Friday, February 19th.—We left B. at 5 a.m. to-day, and were delayed all the morning farther up by one of the usual French collisions. A guard had left his end of a train and was on the engine; so he never noticed that twelve empty trucks had come uncoupled and careered down a hill, where they were run into and crumpled up by a passenger train. The guard of that one was badly injured (fractured spine), but the passengers only shaken.

At St Omer Miss M. and Major T. and I were being shown over the Khaki Train when ours moved off. There was a wild stampede; the Khaki Train had all its doors locked, and we had miles to go inside to get out. Their orderlies shouted to ours to pull the communication cord—the only way of appealing to the distant engine; so it slowed down, and we clambered breathlessly on. We are side-tracked now at the jolly place of the Moor and the Wireless Lorries; probably move on in the night.

Saturday, February 20th, 9 p.m.—We've had a very unsatisfactory day, loading up at four different places, and still on our way down. I'm just going to lie down, to be called at 2 a.m. Now we're four: two go to bed for the whole night and the other two take the train for half the night when we have a light load, as to-day.

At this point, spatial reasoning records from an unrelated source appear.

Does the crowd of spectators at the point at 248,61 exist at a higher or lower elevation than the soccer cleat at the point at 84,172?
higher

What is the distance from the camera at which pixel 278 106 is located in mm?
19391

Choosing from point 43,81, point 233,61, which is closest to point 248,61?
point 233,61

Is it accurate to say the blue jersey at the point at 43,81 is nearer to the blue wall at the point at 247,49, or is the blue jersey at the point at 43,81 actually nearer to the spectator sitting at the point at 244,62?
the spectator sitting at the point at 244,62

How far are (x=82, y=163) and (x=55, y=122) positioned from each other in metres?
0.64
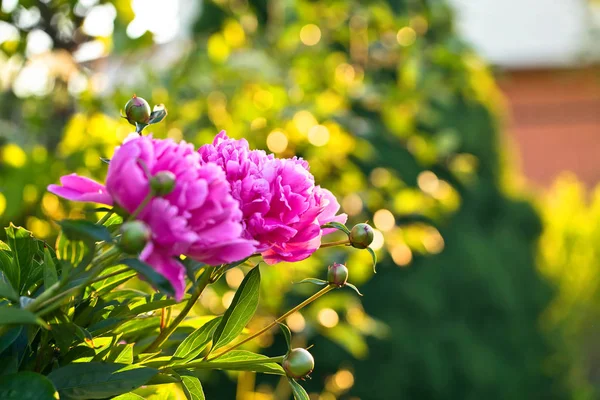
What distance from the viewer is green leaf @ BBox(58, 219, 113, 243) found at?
381mm

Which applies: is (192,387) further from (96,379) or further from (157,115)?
(157,115)

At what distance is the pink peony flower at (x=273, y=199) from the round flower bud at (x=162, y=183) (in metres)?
0.08

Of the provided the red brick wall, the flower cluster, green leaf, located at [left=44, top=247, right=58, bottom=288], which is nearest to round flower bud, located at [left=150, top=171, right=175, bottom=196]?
the flower cluster

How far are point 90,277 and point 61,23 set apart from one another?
119cm

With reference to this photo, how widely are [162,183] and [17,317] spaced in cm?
10

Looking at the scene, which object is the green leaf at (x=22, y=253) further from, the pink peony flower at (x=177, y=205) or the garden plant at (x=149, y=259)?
the pink peony flower at (x=177, y=205)

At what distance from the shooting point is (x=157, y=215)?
0.39 meters

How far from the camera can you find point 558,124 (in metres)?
11.3

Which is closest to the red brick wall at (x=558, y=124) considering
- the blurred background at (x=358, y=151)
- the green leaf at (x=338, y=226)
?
the blurred background at (x=358, y=151)

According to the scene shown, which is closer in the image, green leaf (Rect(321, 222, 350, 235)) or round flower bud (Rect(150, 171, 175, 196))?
round flower bud (Rect(150, 171, 175, 196))

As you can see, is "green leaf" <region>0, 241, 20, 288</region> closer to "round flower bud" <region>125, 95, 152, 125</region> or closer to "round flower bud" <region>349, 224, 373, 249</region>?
"round flower bud" <region>125, 95, 152, 125</region>

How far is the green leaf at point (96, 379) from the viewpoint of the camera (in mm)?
443

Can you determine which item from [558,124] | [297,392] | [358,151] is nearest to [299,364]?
[297,392]

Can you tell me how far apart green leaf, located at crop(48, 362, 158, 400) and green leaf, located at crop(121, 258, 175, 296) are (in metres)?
0.08
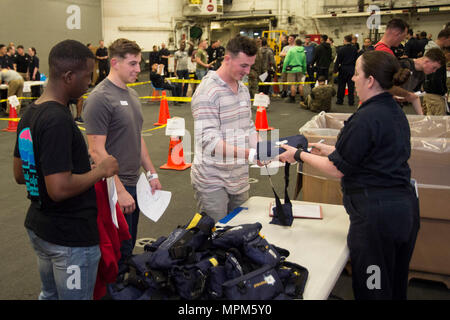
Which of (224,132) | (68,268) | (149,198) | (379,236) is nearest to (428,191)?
(379,236)

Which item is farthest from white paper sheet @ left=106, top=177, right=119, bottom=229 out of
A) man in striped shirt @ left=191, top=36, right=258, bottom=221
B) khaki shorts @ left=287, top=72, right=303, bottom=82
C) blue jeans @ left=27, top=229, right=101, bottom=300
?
khaki shorts @ left=287, top=72, right=303, bottom=82

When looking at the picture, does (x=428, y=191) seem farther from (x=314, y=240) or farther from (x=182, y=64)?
(x=182, y=64)

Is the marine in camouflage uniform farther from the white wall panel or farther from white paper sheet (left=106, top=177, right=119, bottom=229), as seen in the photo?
the white wall panel

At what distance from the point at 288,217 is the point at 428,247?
1.31m

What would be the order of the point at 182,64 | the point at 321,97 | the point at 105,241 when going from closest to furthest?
the point at 105,241, the point at 321,97, the point at 182,64

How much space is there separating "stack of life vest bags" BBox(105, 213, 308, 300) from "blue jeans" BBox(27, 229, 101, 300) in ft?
0.47

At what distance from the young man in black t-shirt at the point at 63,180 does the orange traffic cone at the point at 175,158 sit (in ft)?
14.4

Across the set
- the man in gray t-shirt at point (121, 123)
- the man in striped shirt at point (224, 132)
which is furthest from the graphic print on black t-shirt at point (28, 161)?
the man in striped shirt at point (224, 132)

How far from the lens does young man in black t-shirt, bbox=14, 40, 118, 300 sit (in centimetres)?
162

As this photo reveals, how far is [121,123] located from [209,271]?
1219 millimetres

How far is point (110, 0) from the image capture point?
20.7 metres

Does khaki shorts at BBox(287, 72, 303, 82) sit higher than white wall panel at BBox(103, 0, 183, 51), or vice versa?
white wall panel at BBox(103, 0, 183, 51)

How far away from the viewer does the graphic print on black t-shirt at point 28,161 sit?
66.5 inches

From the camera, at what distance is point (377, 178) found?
2.04m
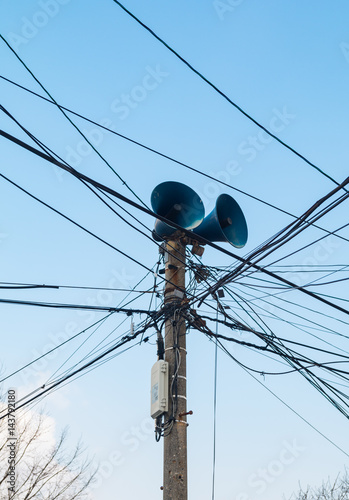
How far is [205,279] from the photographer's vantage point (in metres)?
8.41

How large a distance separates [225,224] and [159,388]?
288 cm

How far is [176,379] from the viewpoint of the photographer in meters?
7.01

If they are all bad cases, we have two on and two off for the two watches. We have some Indians on to-day, but most British, and not many blessés.

The other day a huge train of reinforcements got divided by mistake: the engine went off with all the officers, and the men had a joy-ride to themselves, invaded the cafés, where they sometimes get half poisoned, and in half an hour's time there was a big scrap among themselves, with fifty casualties. So the story runs.

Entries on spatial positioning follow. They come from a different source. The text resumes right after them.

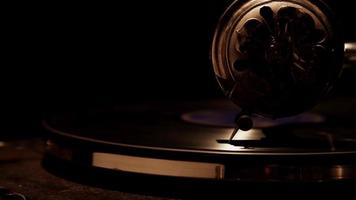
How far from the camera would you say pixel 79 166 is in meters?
1.66

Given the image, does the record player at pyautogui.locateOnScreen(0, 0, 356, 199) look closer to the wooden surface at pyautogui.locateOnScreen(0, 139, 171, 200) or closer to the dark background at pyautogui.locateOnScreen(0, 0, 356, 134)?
the wooden surface at pyautogui.locateOnScreen(0, 139, 171, 200)

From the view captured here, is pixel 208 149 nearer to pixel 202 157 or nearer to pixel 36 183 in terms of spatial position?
pixel 202 157

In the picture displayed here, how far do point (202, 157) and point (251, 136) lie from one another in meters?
0.30

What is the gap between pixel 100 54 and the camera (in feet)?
10.1

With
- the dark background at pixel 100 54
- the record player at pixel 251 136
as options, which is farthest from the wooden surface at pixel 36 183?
the dark background at pixel 100 54

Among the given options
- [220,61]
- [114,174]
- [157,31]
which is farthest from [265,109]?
[157,31]

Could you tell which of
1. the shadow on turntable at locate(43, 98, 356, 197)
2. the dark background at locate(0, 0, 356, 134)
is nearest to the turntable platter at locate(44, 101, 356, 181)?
the shadow on turntable at locate(43, 98, 356, 197)

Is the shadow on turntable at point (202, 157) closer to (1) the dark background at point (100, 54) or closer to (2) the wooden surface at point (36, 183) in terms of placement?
(2) the wooden surface at point (36, 183)

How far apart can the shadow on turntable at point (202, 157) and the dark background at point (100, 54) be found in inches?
38.6

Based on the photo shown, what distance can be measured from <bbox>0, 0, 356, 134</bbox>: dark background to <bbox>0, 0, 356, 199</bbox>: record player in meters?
1.05

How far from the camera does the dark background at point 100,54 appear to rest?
2883mm

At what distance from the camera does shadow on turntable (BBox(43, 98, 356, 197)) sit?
1.43 metres

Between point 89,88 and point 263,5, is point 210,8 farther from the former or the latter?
point 263,5

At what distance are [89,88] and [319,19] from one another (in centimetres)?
173
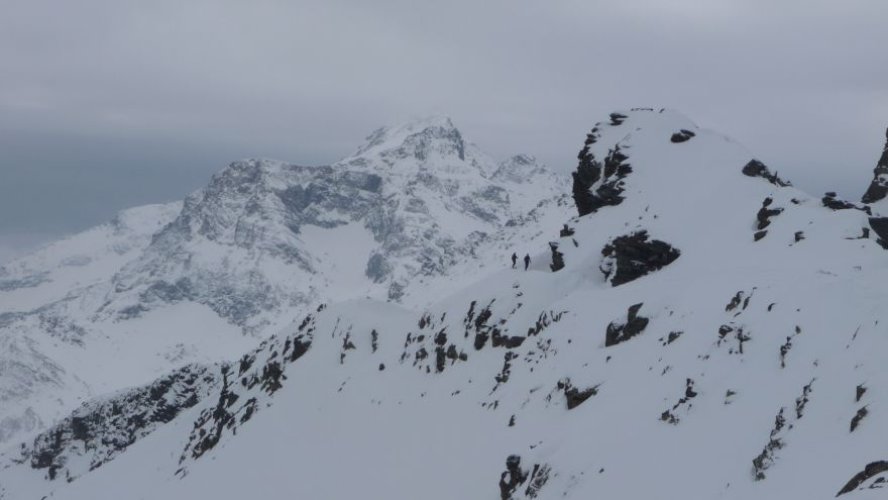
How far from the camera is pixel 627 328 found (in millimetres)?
37594

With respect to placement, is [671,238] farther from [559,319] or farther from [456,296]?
[456,296]

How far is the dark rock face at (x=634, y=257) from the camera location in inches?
1822

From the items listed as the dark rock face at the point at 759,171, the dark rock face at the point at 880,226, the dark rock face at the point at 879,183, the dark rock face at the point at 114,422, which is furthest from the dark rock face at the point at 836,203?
the dark rock face at the point at 114,422

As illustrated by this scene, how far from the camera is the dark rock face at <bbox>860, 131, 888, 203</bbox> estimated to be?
49.1 metres

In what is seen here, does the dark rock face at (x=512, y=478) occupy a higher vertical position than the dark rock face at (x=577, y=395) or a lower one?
lower

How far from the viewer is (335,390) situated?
61.4 metres

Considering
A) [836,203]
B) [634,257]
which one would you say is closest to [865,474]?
[836,203]

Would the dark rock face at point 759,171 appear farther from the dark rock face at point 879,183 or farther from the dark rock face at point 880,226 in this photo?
the dark rock face at point 880,226

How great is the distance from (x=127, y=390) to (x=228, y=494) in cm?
9947

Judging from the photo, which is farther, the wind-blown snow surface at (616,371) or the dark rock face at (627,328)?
the dark rock face at (627,328)

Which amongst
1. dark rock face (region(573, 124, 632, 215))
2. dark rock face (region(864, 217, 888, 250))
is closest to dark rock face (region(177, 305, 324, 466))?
dark rock face (region(573, 124, 632, 215))

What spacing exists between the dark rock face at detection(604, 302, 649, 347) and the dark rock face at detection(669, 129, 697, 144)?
86.2 feet

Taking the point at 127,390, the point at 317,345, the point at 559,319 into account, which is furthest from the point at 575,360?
the point at 127,390

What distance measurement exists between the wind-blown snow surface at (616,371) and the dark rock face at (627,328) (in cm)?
10
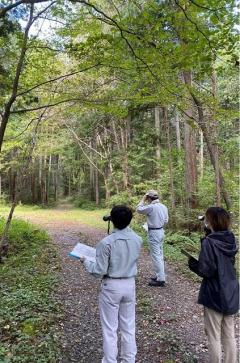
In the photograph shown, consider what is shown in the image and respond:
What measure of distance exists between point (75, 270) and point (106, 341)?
199 inches

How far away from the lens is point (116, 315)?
3672 mm

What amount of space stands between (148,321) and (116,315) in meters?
1.93

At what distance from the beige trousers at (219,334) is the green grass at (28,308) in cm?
184

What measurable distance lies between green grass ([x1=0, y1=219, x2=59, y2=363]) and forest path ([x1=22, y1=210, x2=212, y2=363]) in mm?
213

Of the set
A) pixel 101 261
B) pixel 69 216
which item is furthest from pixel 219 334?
pixel 69 216

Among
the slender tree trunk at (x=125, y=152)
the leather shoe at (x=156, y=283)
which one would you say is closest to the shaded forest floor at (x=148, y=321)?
the leather shoe at (x=156, y=283)

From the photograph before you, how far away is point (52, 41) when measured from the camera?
330 inches

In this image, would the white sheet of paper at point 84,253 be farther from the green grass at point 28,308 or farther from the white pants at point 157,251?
the white pants at point 157,251

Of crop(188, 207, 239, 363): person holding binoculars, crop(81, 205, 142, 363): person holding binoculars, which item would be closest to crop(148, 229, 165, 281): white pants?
crop(81, 205, 142, 363): person holding binoculars

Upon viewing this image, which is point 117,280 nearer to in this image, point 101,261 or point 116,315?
point 101,261

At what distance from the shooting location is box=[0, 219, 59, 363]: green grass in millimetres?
4234

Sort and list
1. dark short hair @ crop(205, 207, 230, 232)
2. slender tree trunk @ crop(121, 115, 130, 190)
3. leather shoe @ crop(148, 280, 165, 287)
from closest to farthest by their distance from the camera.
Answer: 1. dark short hair @ crop(205, 207, 230, 232)
2. leather shoe @ crop(148, 280, 165, 287)
3. slender tree trunk @ crop(121, 115, 130, 190)

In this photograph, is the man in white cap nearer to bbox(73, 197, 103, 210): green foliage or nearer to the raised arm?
the raised arm

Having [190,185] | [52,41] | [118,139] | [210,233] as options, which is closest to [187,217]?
[190,185]
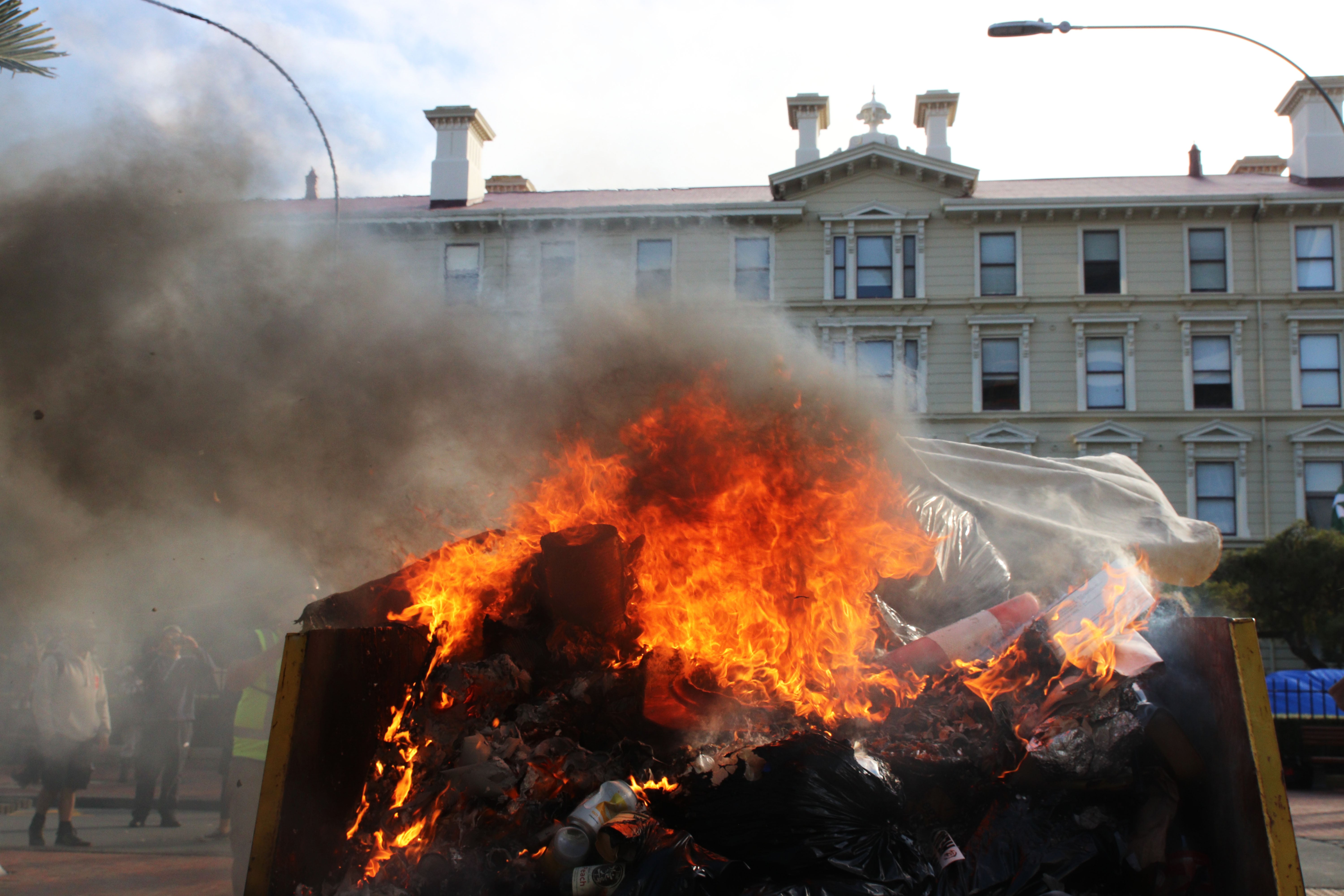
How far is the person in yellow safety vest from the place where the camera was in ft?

A humane and fatherly orderly has just brought me a stone hot-water bottle for my feet as I write this in the rather freezing dispensary coach in the middle of the train, in between my rounds. All the worst cases and the Indians were put off at B., and the measles, mumps, and diphtherias, so there isn't much to do; some are snoring like an aeroplane.

Monday, February 22nd.—We got a short walk yesterday evening after unloading at Rouen. There was a glorious sunset over the bridge, and the lights just lighting up, and Rouen looked its beautifulest. We slept at Sotteville, and this morning Sister and I walked down the line into Rouen and saw the Paymaster and the Cathedral, and did some shopping, and had a boiled egg and real butter and tea for lunch, and came back in the tram. Sister S. is in bed with influenza.

The lengthening days and better weather are making a real difference to the gloom of things, and though there is a universal undercurrent of feeling that enormous sacrifices will have to be made, it seems to be shaping for a step farther on, and an ultimate return to sanity and peace. It is such a vast upheaval when you are in the middle of it, that you sometimes actually wonder if every one has gone mad, or who has gone mad, that all should be grimly working, toiling, slaving, from the firing line to the base, for more Destruction, and for more highly-finished and uninterrupted Destruction, in order to get Peace. And the men who pay the cost in intimate personal and individual suffering and in death are not the men who made the war.